As one of the earliest participants in the Science and Entertainment Exchange Program of the US National Academy of Sciences, I would like to counter Daniel Sarewitz's criticisms (Nature 466, 27; 2010) by highlighting its success in promoting science to the public.

The Exchange was set up in 2008 in response to Hollywood's demand for scientific advice. True to its name, it also provides a boost for science by stimulating the audience's interest in scientific topics through the resulting film or television programme.

I worked as a physics consultant on the 2009 film Watchmen and on a video discussing the science behind it. The video intercut scenes from the film with a discussion of the physics of wave interference and an experimental demonstration of electron diffraction. It was posted on several websites, including Ain't It Cool News and Pharyngula, as well as on blogs run by Richard Dawkins and film critic Roger Ebert.

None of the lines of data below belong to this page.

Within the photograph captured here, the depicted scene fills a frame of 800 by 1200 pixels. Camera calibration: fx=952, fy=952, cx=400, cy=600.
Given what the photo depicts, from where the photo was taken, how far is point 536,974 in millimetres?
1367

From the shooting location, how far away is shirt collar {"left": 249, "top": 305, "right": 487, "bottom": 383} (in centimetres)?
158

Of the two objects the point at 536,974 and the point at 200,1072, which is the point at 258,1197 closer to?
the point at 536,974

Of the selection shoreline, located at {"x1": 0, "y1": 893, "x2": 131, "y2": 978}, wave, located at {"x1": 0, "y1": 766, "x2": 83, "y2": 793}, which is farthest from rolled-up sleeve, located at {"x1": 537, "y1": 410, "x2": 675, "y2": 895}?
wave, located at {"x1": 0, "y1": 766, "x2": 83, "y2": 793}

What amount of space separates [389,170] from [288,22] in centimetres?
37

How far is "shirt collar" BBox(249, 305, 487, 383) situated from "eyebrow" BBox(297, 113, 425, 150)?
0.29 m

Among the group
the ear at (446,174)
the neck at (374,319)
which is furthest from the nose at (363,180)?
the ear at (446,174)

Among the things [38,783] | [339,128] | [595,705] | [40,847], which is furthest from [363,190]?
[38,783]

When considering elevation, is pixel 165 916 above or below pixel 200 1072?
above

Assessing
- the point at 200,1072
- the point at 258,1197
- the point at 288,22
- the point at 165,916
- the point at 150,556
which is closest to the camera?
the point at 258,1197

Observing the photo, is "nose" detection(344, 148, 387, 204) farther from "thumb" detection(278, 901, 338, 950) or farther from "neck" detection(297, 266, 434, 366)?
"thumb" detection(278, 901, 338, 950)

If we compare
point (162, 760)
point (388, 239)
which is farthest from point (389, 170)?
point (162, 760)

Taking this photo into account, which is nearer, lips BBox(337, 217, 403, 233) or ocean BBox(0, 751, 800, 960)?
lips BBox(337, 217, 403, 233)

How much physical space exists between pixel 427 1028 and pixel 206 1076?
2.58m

Within a few months, the video had been watched more than 1.5 million times. I could teach 1,000 students a year for 15 centuries before I would reach that many people. I doubt that I could get even 15 people to view a straightforward video demonstrating the wave–particle duality that underlies quantum physics. But, by tying the facts to a major motion picture, people who came for the fiction stayed for the science.

Fans of fantastic fiction are excited by cool ideas, especially if they turn out to be true. The Exchange programme helps to feed that excitement, providing an opportunity to connect scientists to people they would not normally reach.

This spring, more than 14 million people (many of whom are registered voters) watched an episode of the CBS comedy The Big Bang Theory. It featured a scene in which a group of physics and astronomy PhDs sets up a powerful laser on the roof of their apartment to bounce a signal from the reflectors placed on the Moon by the Apollo astronauts. The group is jubilant about the trace on an oscilloscope screen because it relays evidence of man-made objects on the Moon, “put there by a member of a species that only 60 years before had just invented the airplane”.

Such examples are a testament to the value of the Science and Entertainment Exchange's efforts to promote science awareness.